Autor: Bernd Theiss • 7.11.2024 • ca. 5:30 Min

Mobile Broadband Forum in Istanbul
Auf dem Mobile Broadband Forum in Istanbul ging es um Trends im Mobilfunk, die Weiterentwicklung von 5G und Künstliche Intelligenz.
© connect

Ein Indikator für die Leistungsfähigkeit in der Hochtechnologie ist der Anteil der Patente, die ein Unternehmen in seinem Bereich hält. Nach dieser Kennzahl liegt Huawei laut Statista bei 5G mit 15,4 Prozent auf Platz 1. Qualcomm folgt mit beachtlichen 11,2 Prozent auf Rang 2, gefolgt von ZTE und...

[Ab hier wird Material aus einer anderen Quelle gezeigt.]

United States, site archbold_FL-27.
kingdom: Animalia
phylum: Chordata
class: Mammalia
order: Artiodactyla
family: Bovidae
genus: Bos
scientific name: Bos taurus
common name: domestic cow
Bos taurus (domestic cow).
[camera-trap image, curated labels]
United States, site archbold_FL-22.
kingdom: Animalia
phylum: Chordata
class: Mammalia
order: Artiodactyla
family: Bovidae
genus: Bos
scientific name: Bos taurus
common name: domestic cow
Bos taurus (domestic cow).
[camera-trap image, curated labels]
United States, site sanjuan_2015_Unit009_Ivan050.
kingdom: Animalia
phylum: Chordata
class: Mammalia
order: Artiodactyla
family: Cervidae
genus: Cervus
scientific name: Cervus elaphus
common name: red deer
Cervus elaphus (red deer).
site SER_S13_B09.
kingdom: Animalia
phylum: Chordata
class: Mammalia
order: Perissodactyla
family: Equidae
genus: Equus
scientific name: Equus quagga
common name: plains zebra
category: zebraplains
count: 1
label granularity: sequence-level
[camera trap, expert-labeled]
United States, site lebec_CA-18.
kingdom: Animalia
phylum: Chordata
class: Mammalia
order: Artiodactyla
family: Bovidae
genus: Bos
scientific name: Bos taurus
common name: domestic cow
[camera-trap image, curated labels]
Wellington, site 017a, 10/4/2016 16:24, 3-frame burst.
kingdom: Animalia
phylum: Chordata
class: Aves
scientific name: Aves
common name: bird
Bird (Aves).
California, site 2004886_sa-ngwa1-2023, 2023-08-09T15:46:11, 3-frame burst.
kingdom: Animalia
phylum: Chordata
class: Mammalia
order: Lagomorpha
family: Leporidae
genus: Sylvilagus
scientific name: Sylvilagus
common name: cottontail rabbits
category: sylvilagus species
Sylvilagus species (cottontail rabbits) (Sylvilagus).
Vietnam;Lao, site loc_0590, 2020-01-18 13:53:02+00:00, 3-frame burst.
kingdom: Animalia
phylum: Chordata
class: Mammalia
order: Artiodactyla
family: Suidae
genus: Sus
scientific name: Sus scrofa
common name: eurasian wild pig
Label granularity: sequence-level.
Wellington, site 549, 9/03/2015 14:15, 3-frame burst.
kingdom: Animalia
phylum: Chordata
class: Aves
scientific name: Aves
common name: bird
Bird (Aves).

Ein Indikator für die Leistungsfähigkeit in der Hochtechnologie ist der Anteil der Patente, die ein Unternehmen in seinem Bereich hält. Nach dieser Kennzahl liegt Huawei laut Statista bei 5G mit 15,4 Prozent auf Platz 1. Qualcomm folgt mit beachtlichen 11,2 Prozent auf Rang 2, gefolgt von ZTE und Samsung mit hohen einstelligen Anteilen. Erster Europäer ist Nokia auf Platz 5 mit gut 9 Prozent. Wenn es darum geht, sich einen Überblick über den Stand der Technik zu verschaffen, ist natürlich Huawei die erste Adresse.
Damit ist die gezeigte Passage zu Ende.